Material supplied:
=-=-=-=-=

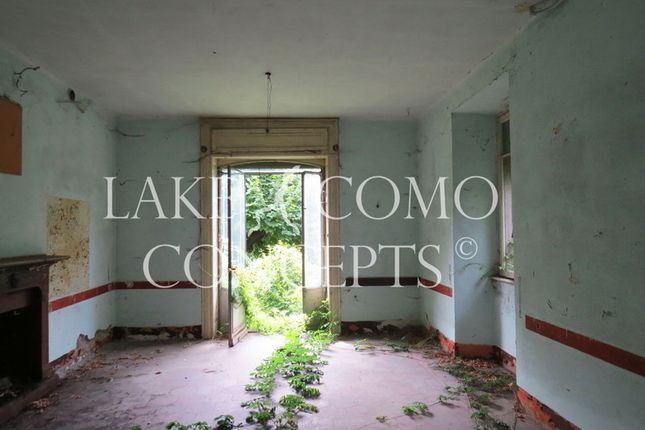 Detached house for sale in Mezzegra, Menaggio, Como, Lombardy, Italy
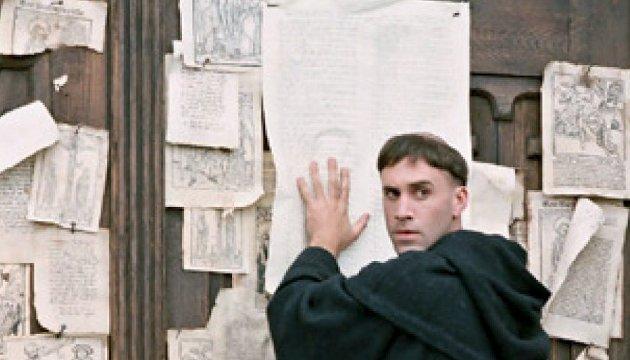 Tesene som endret kirkehistorien: Slik skjedde det, ifølge Hollywood-filmen «Luther» med Joseph Fiennes i hovedrollen, at munken Martin Luther kunngjorde sin protest mot avlatshandelen ved å slå opp 95 teser på kirkedøren i Wittenberg. Det er 499 år siden mandag.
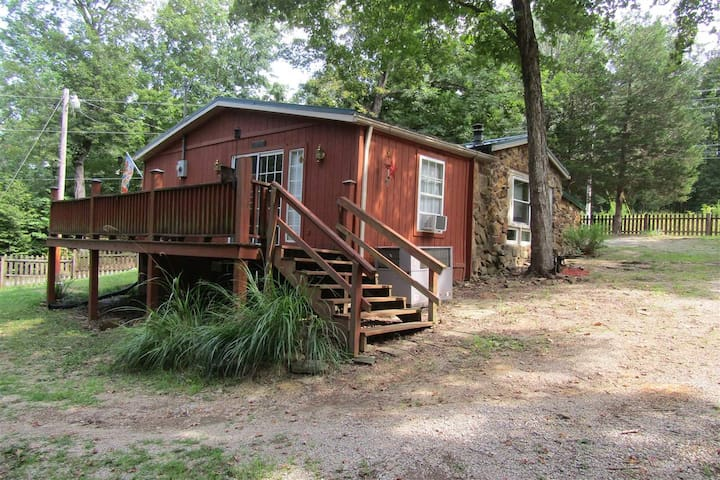 Cedar Hill Cottage - 248 Bluebird Rd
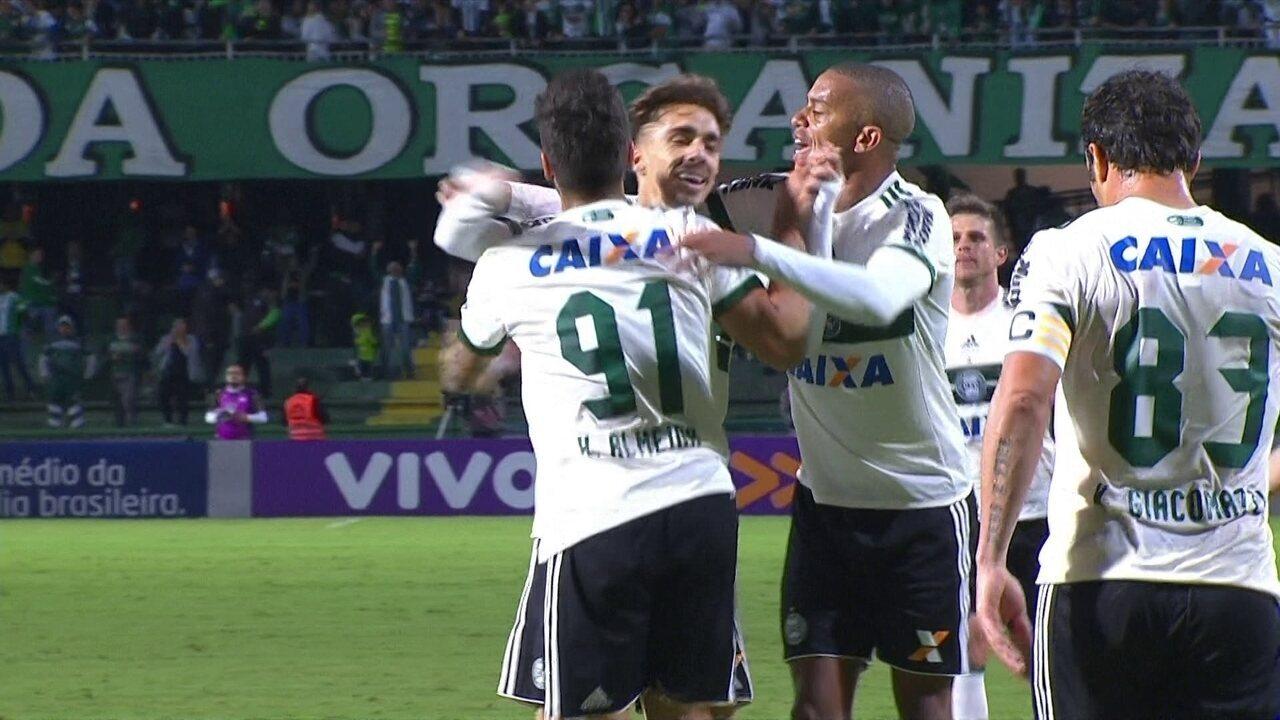 Os gols de Coritiba 4 x 1 Atlético-GO pela 1ª rodada do Campeonato Brasileiro; Tomas Bastos fez dois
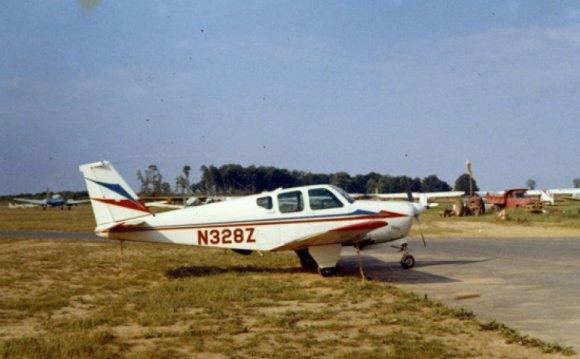 Beechcraft Debonair plane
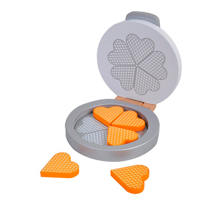 mamamemovaffeljern-waffleiron-waffles-vafler-legemad-food-woodentoys-play-toys-leg-1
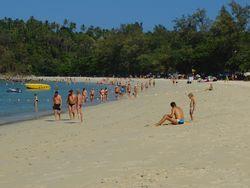 Pantai di Phuket Favorit Para Bule Seksi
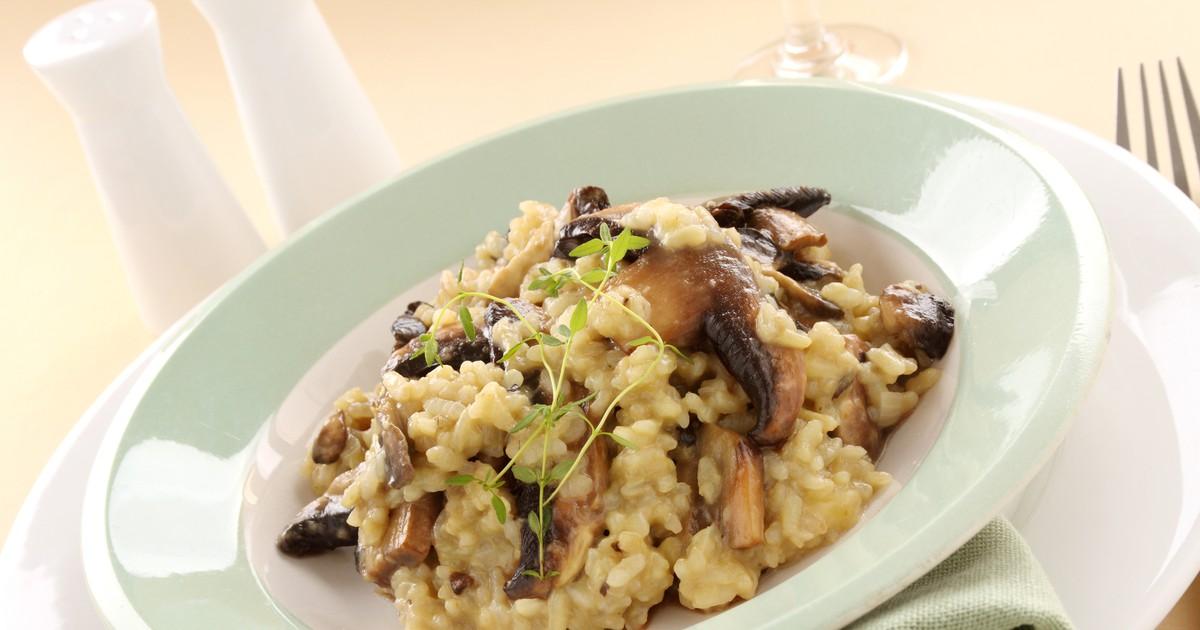 Фото Сегодня мы подготовили для вас рецепт грибного ризотто. Это блюдо получается очень нежным и вкусным. Вы перенесетесь в солнечную Италию и подарите наслаждение от этого блюда своей семье.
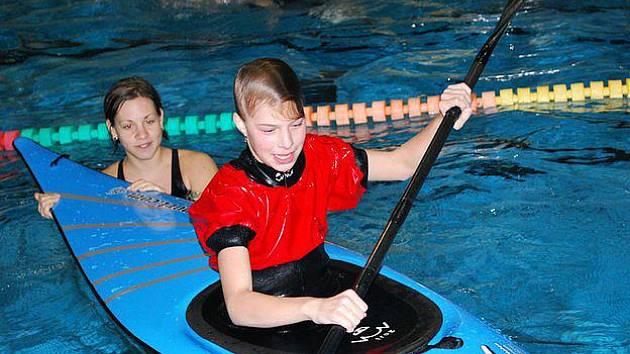 Horšovskotýnští vodáci v zimě trénují v plaveckém bazénu v Domažlicích. Jejich výcvik lze občas pozorovat prostřednictvím webové kamery, která od nedávna dění v bazénu monitoruje.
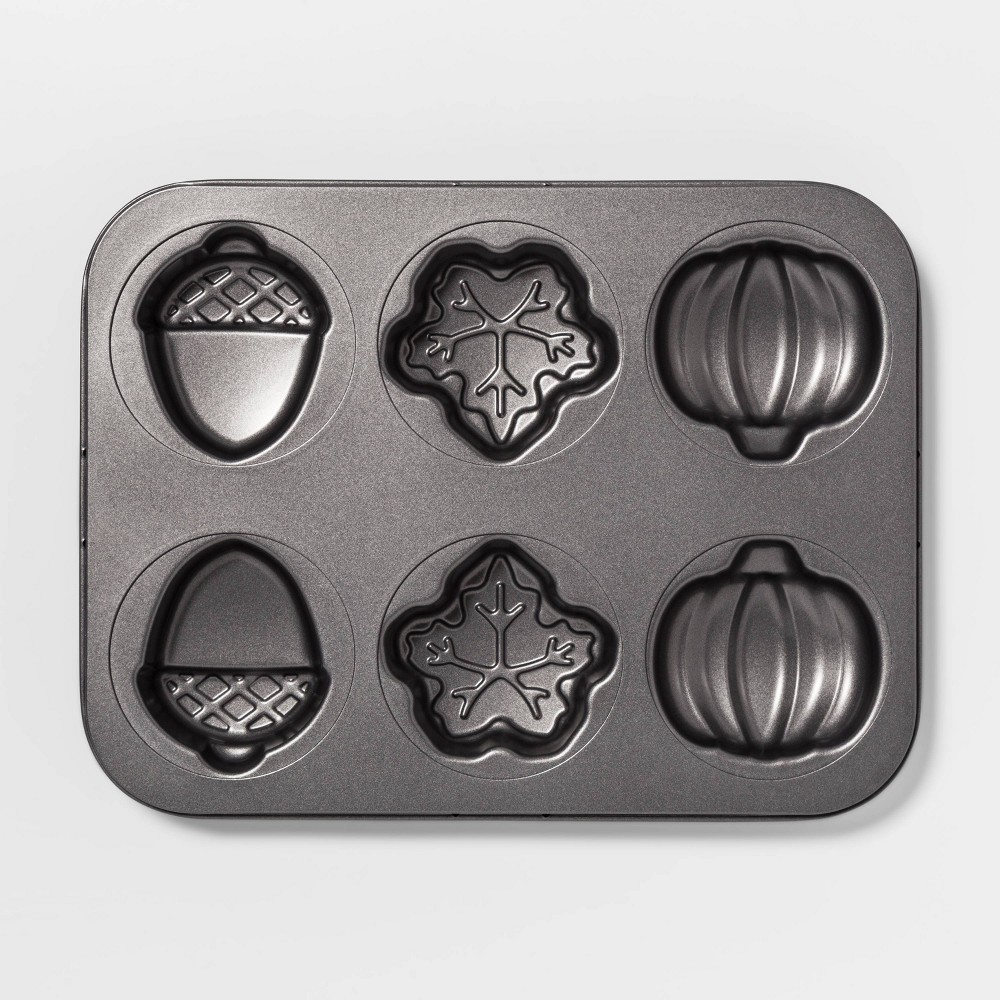 """Image of """"13.8"""""""" x 10.5"""""""" Steel Fall Shapes Cakelette Pan Silver - Threshold"""""""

=-=-=-=-=

Exercise description:
Could the data be reproduced exactly, with the pictures omitted?

Response to this task:
 Detached house for sale in Mezzegra, Menaggio, Como, Lombardy, Italy
 Tesene som endret kirkehistorien: Slik skjedde det, ifølge Hollywood-filmen «Luther» med Joseph Fiennes i hovedrollen, at munken Martin Luther kunngjorde sin protest mot avlatshandelen ved å slå opp 95 teser på kirkedøren i Wittenberg. Det er 499 år siden mandag.
 Cedar Hill Cottage - 248 Bluebird Rd
 Os gols de Coritiba 4 x 1 Atlético-GO pela 1ª rodada do Campeonato Brasileiro; Tomas Bastos fez dois
 Beechcraft Debonair plane
 mamamemovaffeljern-waffleiron-waffles-vafler-legemad-food-woodentoys-play-toys-leg-1
 Pantai di Phuket Favorit Para Bule Seksi
 Фото Сегодня мы подготовили для вас рецепт грибного ризотто. Это блюдо получается очень нежным и вкусным. Вы перенесетесь в солнечную Италию и подарите наслаждение от этого блюда своей семье.
 Horšovskotýnští vodáci v zimě trénují v plaveckém bazénu v Domažlicích. Jejich výcvik lze občas pozorovat prostřednictvím webové kamery, která od nedávna dění v bazénu monitoruje.
 """Image of """"13.8"""""""" x 10.5"""""""" Steel Fall Shapes Cakelette Pan Silver - Threshold"""""""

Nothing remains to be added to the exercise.